■ SUPPLIED ENTRIES
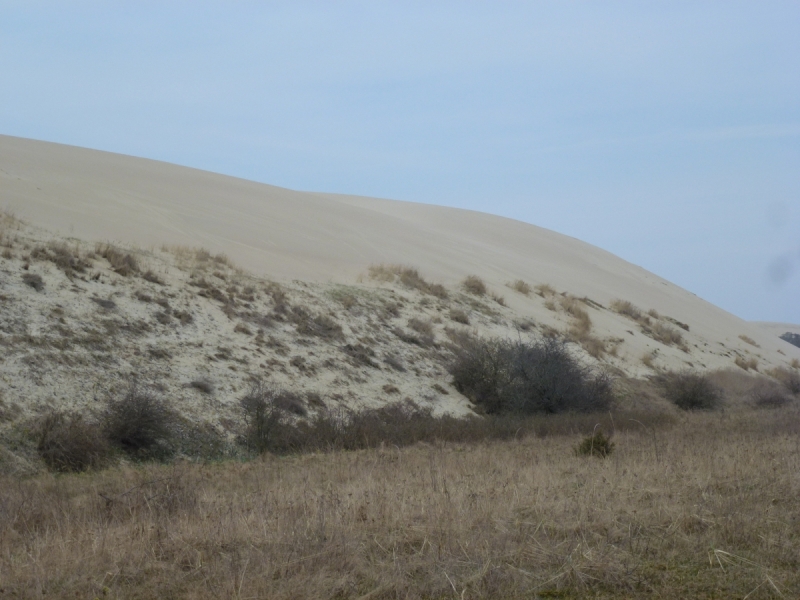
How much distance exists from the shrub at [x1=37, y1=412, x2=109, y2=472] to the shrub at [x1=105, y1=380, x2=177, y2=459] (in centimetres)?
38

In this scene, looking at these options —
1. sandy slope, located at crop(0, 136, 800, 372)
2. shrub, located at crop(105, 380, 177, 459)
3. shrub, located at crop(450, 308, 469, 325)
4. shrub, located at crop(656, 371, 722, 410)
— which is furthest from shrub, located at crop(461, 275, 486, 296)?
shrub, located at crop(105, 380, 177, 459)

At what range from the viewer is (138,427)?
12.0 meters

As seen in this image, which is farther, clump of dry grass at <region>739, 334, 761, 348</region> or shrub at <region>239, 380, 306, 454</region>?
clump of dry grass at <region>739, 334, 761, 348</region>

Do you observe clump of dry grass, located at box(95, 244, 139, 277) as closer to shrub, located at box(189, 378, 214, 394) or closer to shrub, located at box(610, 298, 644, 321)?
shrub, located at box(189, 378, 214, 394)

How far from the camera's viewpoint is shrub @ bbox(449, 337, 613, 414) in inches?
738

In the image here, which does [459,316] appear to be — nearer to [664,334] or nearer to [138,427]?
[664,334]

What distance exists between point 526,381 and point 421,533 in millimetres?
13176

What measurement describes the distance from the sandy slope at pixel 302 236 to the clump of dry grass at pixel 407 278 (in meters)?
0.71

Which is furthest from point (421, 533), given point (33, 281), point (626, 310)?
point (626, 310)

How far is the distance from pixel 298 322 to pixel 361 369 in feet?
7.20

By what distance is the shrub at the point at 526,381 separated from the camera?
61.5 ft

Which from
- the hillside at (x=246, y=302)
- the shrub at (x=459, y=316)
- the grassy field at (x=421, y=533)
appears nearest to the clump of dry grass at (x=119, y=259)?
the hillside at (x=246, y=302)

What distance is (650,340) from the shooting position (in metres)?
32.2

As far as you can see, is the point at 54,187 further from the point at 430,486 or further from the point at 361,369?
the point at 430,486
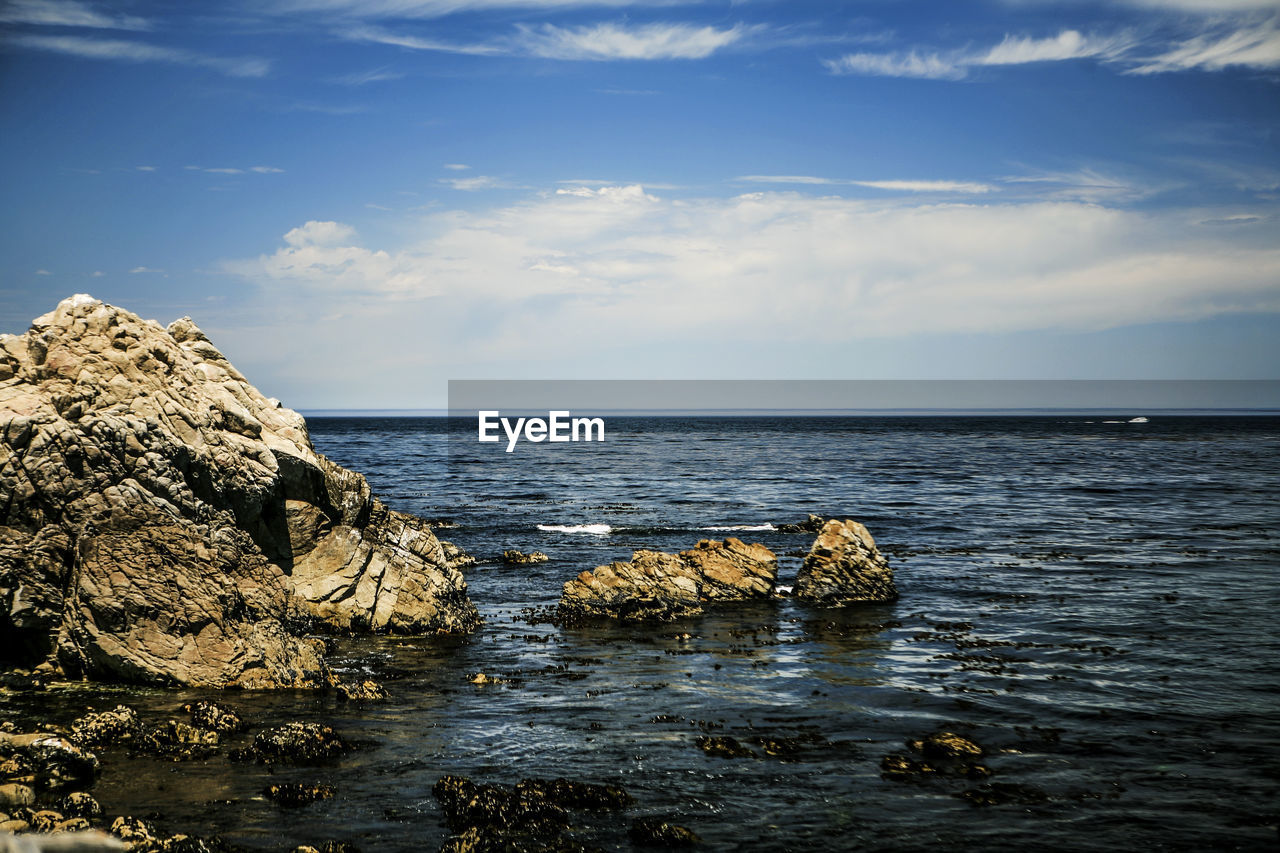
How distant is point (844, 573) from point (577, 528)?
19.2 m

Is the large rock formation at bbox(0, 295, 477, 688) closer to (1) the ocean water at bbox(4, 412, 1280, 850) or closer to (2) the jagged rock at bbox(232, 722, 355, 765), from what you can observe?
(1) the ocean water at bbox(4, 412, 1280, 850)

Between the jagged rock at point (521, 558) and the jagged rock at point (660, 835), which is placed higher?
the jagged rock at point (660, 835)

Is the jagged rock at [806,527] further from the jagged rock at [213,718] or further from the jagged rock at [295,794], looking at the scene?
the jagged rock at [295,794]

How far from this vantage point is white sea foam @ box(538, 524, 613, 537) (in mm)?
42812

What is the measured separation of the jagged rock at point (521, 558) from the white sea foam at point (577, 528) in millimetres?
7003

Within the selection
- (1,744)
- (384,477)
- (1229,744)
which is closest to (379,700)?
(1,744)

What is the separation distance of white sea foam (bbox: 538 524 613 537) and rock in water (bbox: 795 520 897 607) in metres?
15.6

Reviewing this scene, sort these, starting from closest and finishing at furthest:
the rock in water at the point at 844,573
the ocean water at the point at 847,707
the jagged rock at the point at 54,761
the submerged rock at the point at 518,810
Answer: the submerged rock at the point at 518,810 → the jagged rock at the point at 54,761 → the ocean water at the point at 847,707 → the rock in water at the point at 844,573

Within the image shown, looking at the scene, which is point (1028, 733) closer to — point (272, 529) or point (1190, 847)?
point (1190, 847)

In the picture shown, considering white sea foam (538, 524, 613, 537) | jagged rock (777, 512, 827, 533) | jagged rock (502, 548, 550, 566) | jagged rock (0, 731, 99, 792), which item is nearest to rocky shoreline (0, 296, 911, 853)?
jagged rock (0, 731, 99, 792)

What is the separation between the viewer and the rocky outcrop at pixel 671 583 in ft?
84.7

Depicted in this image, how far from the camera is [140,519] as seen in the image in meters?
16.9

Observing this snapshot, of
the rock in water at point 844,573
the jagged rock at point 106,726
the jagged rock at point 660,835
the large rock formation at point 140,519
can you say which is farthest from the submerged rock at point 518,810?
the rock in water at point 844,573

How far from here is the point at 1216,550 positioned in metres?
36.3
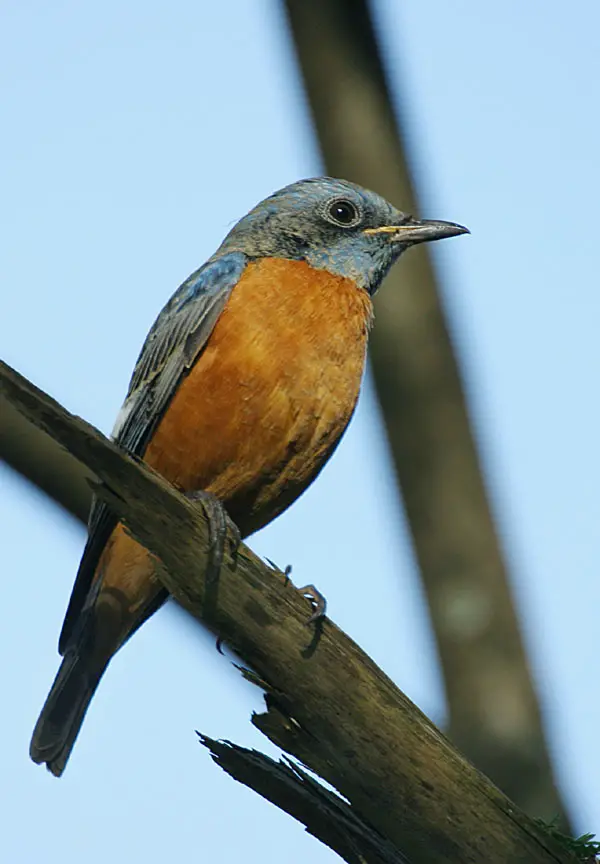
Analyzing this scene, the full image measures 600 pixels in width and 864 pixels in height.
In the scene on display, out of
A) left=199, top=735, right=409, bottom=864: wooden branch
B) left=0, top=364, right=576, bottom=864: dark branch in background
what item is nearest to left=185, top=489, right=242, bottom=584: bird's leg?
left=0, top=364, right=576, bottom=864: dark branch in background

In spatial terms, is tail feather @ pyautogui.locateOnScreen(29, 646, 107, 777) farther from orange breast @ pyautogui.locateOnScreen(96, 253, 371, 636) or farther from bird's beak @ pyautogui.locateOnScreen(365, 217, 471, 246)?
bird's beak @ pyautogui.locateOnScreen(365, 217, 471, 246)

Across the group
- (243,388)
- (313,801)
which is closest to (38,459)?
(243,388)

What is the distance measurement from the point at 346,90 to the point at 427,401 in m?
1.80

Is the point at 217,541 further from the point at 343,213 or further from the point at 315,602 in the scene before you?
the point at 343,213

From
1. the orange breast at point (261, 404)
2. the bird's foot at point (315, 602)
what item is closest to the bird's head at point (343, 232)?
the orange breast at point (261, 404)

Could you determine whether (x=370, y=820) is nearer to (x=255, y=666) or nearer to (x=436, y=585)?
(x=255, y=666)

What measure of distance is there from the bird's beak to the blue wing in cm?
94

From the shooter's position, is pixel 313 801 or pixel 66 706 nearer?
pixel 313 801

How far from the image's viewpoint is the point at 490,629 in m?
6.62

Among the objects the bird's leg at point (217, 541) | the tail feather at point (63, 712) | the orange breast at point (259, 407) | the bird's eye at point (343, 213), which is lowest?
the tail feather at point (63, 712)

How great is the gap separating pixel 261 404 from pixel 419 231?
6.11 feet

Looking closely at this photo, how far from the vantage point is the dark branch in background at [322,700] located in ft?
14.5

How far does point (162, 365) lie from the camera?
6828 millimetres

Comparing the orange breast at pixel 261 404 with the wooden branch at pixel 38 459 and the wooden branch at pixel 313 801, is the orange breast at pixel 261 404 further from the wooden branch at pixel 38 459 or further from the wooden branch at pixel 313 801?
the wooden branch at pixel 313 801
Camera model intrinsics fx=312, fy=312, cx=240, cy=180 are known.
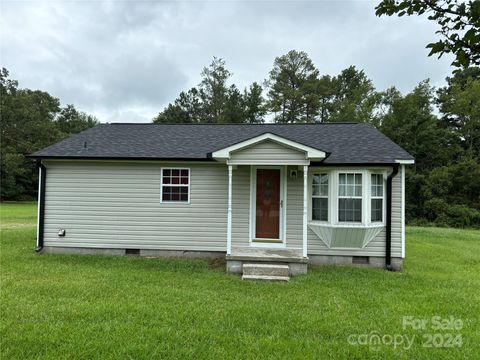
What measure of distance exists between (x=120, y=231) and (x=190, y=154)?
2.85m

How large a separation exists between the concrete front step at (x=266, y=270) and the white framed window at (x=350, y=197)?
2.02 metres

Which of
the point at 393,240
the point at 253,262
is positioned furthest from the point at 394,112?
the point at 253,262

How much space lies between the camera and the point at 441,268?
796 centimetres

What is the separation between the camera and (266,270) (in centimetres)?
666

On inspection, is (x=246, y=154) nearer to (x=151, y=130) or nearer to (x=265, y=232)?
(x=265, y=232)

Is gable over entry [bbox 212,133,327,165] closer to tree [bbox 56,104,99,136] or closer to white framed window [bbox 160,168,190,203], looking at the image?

■ PROBLEM
Leaving out the pictures, repeat the data above exactly.

■ ANSWER TO THIS EXERCISE
How much distance exists from the shrub at [x1=37, y1=412, x2=109, y2=472] to the shrub at [x1=105, y1=380, x2=177, y2=459] (in centimetres)?
38

In this scene, looking at these options —
1. sandy slope, located at crop(0, 136, 800, 372)
2. shrub, located at crop(105, 380, 177, 459)
3. shrub, located at crop(450, 308, 469, 325)
4. shrub, located at crop(656, 371, 722, 410)
— which is furthest from shrub, located at crop(461, 275, 486, 296)?
shrub, located at crop(105, 380, 177, 459)

At what range from the viewer is (138,427)?
12.0 meters

As seen in this image, which is farther, clump of dry grass at <region>739, 334, 761, 348</region> or shrub at <region>239, 380, 306, 454</region>?
clump of dry grass at <region>739, 334, 761, 348</region>

Do you observe clump of dry grass, located at box(95, 244, 139, 277) as closer to shrub, located at box(189, 378, 214, 394) or closer to shrub, located at box(610, 298, 644, 321)?
shrub, located at box(189, 378, 214, 394)

How far from the camera's viewpoint is shrub @ bbox(449, 337, 613, 414) in inches?
738

In the image here, which does [459,316] appear to be — nearer to [664,334] or nearer to [138,427]?
[664,334]

What distance exists between point 526,381 and point 421,533 in millimetres?
13176

What measurement describes the distance from the sandy slope at pixel 302 236 to the clump of dry grass at pixel 407 278 (in meters)?
0.71

Which is furthest from point (421, 533), given point (33, 281), point (626, 310)?
point (626, 310)

How far is the distance from pixel 298 322 to pixel 361 369 in feet?
7.20

By what distance is the shrub at the point at 526,381 separated from the camera?
61.5 ft

Which from
- the hillside at (x=246, y=302)
- the shrub at (x=459, y=316)
- the grassy field at (x=421, y=533)
appears nearest to the clump of dry grass at (x=119, y=259)?
the hillside at (x=246, y=302)

What distance is (650,340) from the shooting position (in metres)?
32.2

As far as you can see, is the point at 54,187 further from the point at 430,486 or further from the point at 361,369?
the point at 430,486
How distant is point (844, 573) from point (577, 528)?
19.2 m

Is the large rock formation at bbox(0, 295, 477, 688) closer to (1) the ocean water at bbox(4, 412, 1280, 850) or closer to (2) the jagged rock at bbox(232, 722, 355, 765), from what you can observe?
(1) the ocean water at bbox(4, 412, 1280, 850)

Between the jagged rock at point (521, 558) and the jagged rock at point (660, 835), which is placed higher?
the jagged rock at point (660, 835)

Is the jagged rock at [806,527] further from the jagged rock at [213,718] or further from the jagged rock at [295,794], looking at the scene?
the jagged rock at [295,794]

How far from this vantage point is white sea foam @ box(538, 524, 613, 537) (in mm)?
42812

What is the measured separation of the jagged rock at point (521, 558) from the white sea foam at point (577, 528) in millimetres?
7003

Within the selection
- (1,744)
- (384,477)
- (1229,744)
which is closest to (379,700)?
(1,744)

What is the separation distance of white sea foam (bbox: 538 524 613 537) and rock in water (bbox: 795 520 897 607) in metres?
15.6

Reviewing this scene, sort these, starting from closest and finishing at furthest:
the rock in water at the point at 844,573
the ocean water at the point at 847,707
the jagged rock at the point at 54,761
the submerged rock at the point at 518,810
Answer: the submerged rock at the point at 518,810 → the jagged rock at the point at 54,761 → the ocean water at the point at 847,707 → the rock in water at the point at 844,573

Within the image shown, looking at the scene, which is point (1028, 733) closer to — point (272, 529) or point (1190, 847)?
point (1190, 847)

In the picture shown, considering white sea foam (538, 524, 613, 537) | jagged rock (777, 512, 827, 533) | jagged rock (502, 548, 550, 566) | jagged rock (0, 731, 99, 792), which item is nearest to rocky shoreline (0, 296, 911, 853)?
jagged rock (0, 731, 99, 792)

What is the separation between the viewer and the rocky outcrop at pixel 671 583 in ft?
84.7

Depicted in this image, how far from the camera is [140,519] as seen in the image in meters?
16.9

Observing this snapshot, of
the rock in water at point 844,573
the jagged rock at point 106,726
the jagged rock at point 660,835
the large rock formation at point 140,519
can you say which is farthest from the submerged rock at point 518,810?
the rock in water at point 844,573

How far from here is the point at 1216,550 positioned in metres?
36.3
Analyzing this scene, the full image measures 600 pixels in width and 864 pixels in height.
In the scene on display, out of
A) left=199, top=735, right=409, bottom=864: wooden branch
B) left=0, top=364, right=576, bottom=864: dark branch in background
what item is nearest to left=185, top=489, right=242, bottom=584: bird's leg?
left=0, top=364, right=576, bottom=864: dark branch in background

In spatial terms, is tail feather @ pyautogui.locateOnScreen(29, 646, 107, 777) farther from orange breast @ pyautogui.locateOnScreen(96, 253, 371, 636) or farther from bird's beak @ pyautogui.locateOnScreen(365, 217, 471, 246)?
bird's beak @ pyautogui.locateOnScreen(365, 217, 471, 246)

Across the group
- (243,388)
- (313,801)
which is closest to (38,459)?
(243,388)

What is the distance measurement from the point at 346,90 to the point at 427,401 in m?
1.80

Is the point at 217,541 further from the point at 343,213 or further from the point at 315,602 in the scene before you?
the point at 343,213

From
1. the orange breast at point (261, 404)
2. the bird's foot at point (315, 602)
what item is closest to the bird's head at point (343, 232)?
the orange breast at point (261, 404)

Could you determine whether (x=370, y=820) is nearer to (x=255, y=666) or nearer to (x=436, y=585)?
(x=255, y=666)

What measure of distance is there from the bird's beak to the blue wing in cm?
94

From the shooter's position, is pixel 313 801 or pixel 66 706 nearer?
pixel 313 801

How far from the image's viewpoint is the point at 490,629 in m?
6.62

Among the objects the bird's leg at point (217, 541) | the tail feather at point (63, 712) | the orange breast at point (259, 407) | the bird's eye at point (343, 213), which is lowest?
the tail feather at point (63, 712)

How great is the gap separating pixel 261 404 from pixel 419 231?
6.11 feet

Looking closely at this photo, how far from the vantage point is the dark branch in background at [322,700] located in ft?
14.5

How far does point (162, 365) lie from the camera?
6828 millimetres

Comparing the orange breast at pixel 261 404 with the wooden branch at pixel 38 459 and the wooden branch at pixel 313 801, is the orange breast at pixel 261 404 further from the wooden branch at pixel 38 459 or further from the wooden branch at pixel 313 801?
the wooden branch at pixel 313 801
Camera model intrinsics fx=312, fy=312, cx=240, cy=180 are known.
What measure of distance exists between (x=120, y=231) and (x=190, y=154)?
2.85m

How large a separation exists between the concrete front step at (x=266, y=270) and the white framed window at (x=350, y=197)?
2.02 metres

Which of
the point at 393,240
the point at 253,262
is positioned furthest from the point at 394,112?
the point at 253,262

How much space lies between the camera and the point at 441,268?
796 centimetres

What is the separation between the camera and (266,270) (in centimetres)?
666

On inspection, is (x=246, y=154) nearer to (x=151, y=130) or nearer to (x=265, y=232)?
(x=265, y=232)

Is gable over entry [bbox 212,133,327,165] closer to tree [bbox 56,104,99,136] or closer to white framed window [bbox 160,168,190,203], looking at the image?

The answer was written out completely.